### WHAT TO PRODUCE
In the material below, the lines between the one holding "arginine for weight loss" and the one holding "VDL blev näst", inclusive, are to be set down word for word. Pictures stay out.

*** SOURCE DATA Section Begins ***

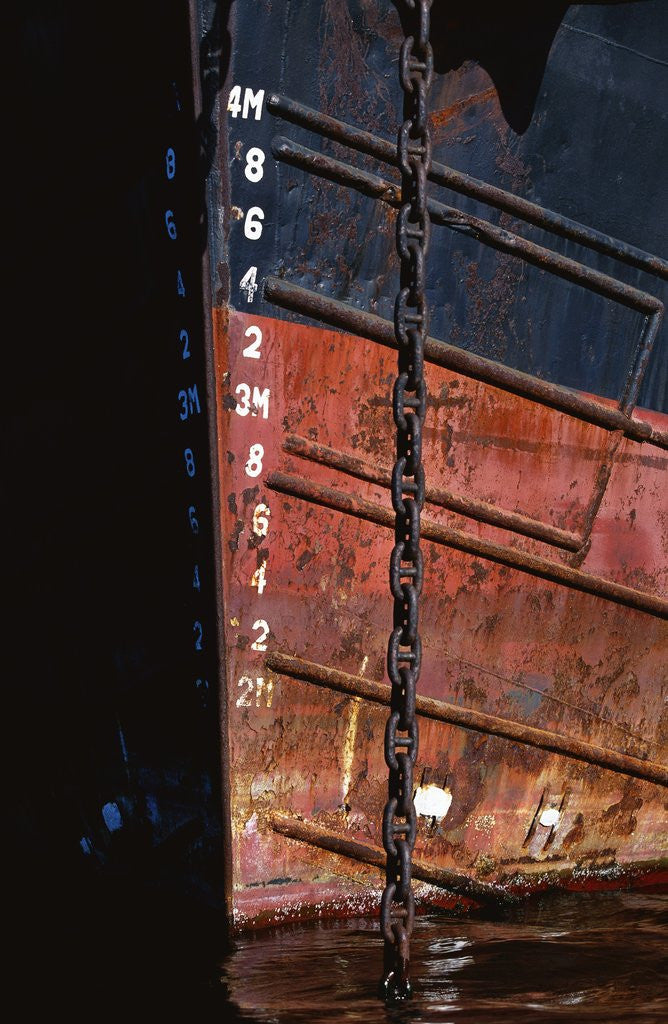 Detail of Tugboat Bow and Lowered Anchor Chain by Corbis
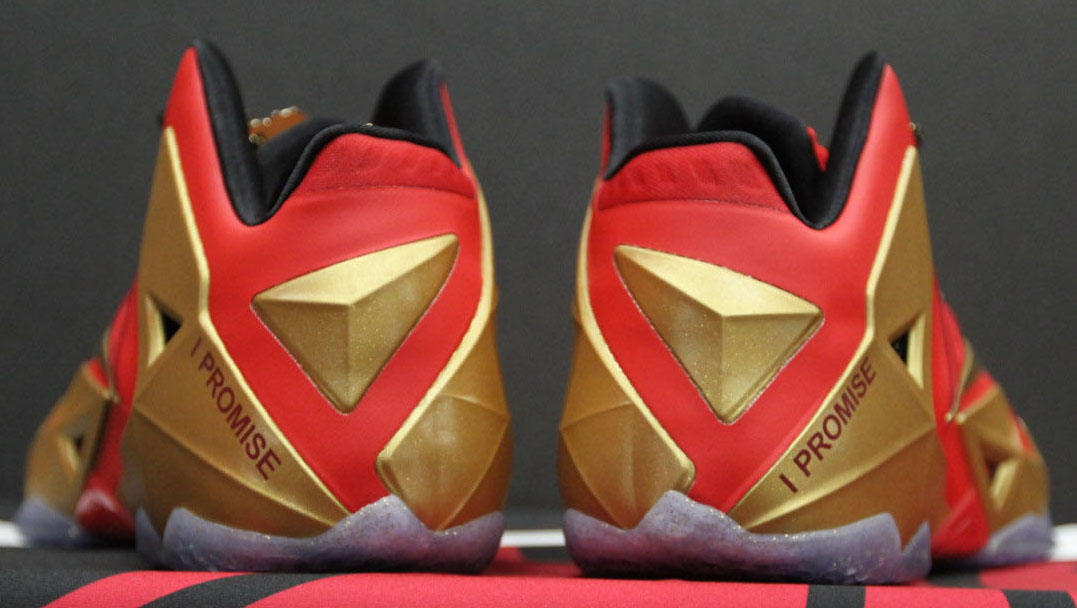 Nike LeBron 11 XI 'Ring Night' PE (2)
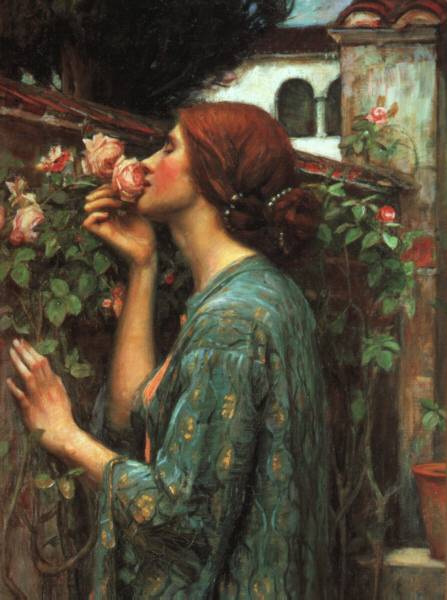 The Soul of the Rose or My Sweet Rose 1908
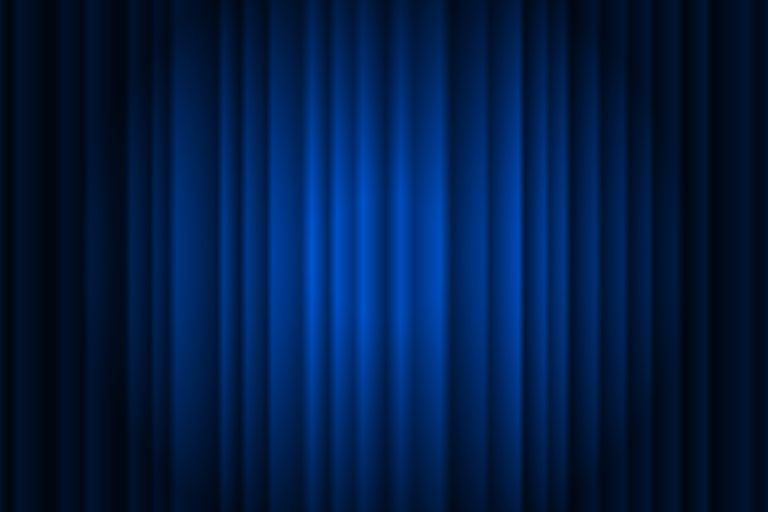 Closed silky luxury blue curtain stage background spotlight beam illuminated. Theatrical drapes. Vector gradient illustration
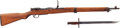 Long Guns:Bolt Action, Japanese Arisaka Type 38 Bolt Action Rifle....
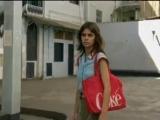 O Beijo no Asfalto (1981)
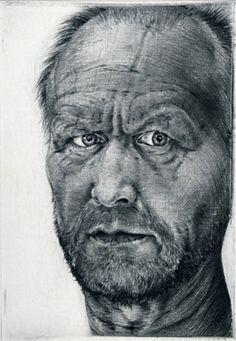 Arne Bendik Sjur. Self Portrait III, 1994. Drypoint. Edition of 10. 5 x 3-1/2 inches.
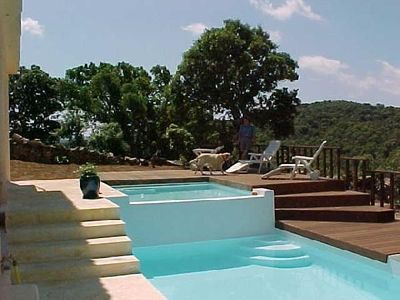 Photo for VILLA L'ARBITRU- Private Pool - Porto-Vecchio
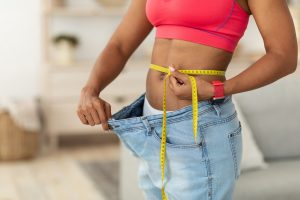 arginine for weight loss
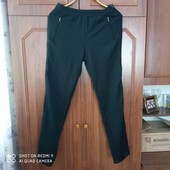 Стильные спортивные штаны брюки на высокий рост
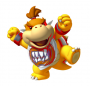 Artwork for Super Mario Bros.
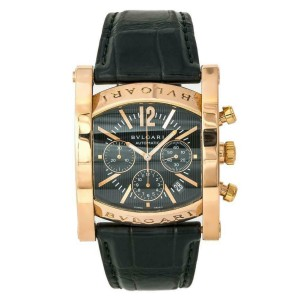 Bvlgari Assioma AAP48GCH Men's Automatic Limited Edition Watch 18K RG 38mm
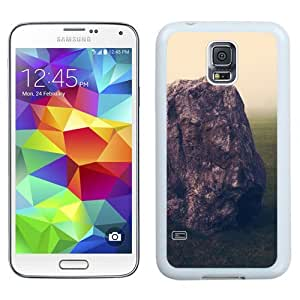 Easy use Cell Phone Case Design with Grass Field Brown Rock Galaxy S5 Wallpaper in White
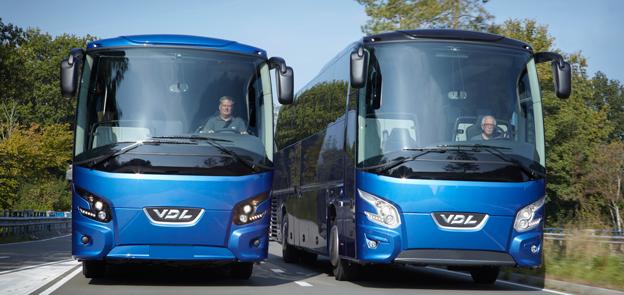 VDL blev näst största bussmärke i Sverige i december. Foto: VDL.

*** SOURCE DATA Section Ends ***
*** SOURCE DATA Section Begins ***

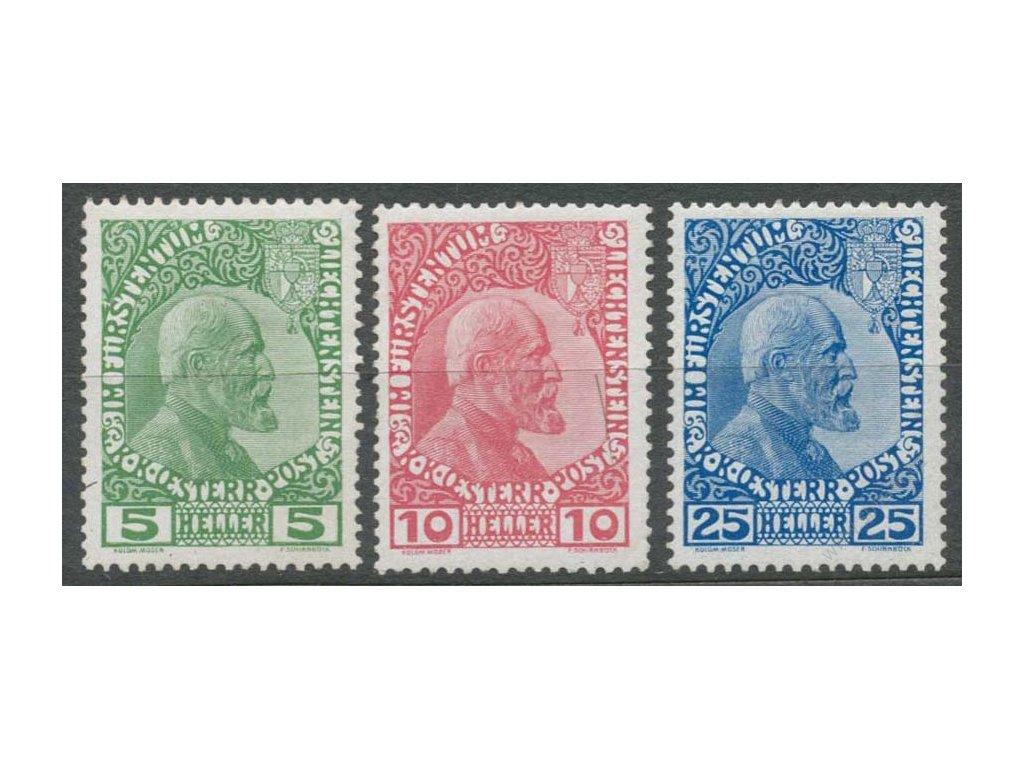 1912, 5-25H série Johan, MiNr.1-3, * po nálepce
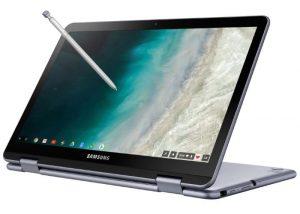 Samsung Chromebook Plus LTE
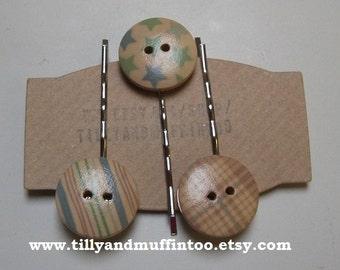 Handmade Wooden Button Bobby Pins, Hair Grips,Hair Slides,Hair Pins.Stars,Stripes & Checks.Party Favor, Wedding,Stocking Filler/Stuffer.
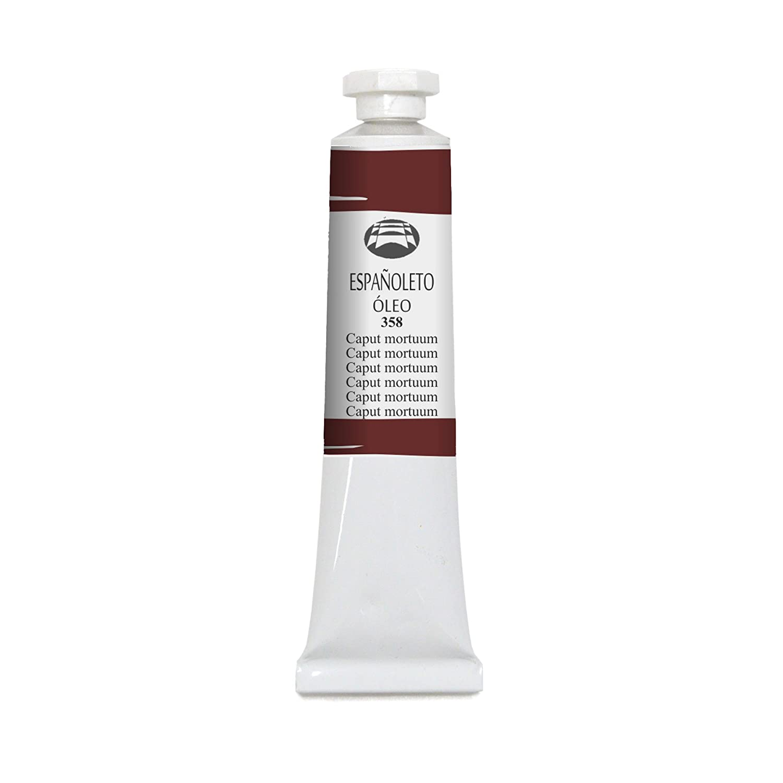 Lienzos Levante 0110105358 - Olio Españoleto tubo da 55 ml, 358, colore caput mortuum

*** SOURCE DATA Section Ends ***
*** SOURCE DATA Section Begins ***

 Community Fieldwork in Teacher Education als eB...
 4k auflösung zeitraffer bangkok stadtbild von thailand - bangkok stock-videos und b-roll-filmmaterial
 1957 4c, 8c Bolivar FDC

*** SOURCE DATA Section Ends ***

### TASK OUTPUT
 arginine for weight loss
 Стильные спортивные штаны брюки на высокий рост
 Artwork for Super Mario Bros.
 Bvlgari Assioma AAP48GCH Men's Automatic Limited Edition Watch 18K RG 38mm
 Easy use Cell Phone Case Design with Grass Field Brown Rock Galaxy S5 Wallpaper in White
 VDL blev näst största bussmärke i Sverige i december. Foto: VDL.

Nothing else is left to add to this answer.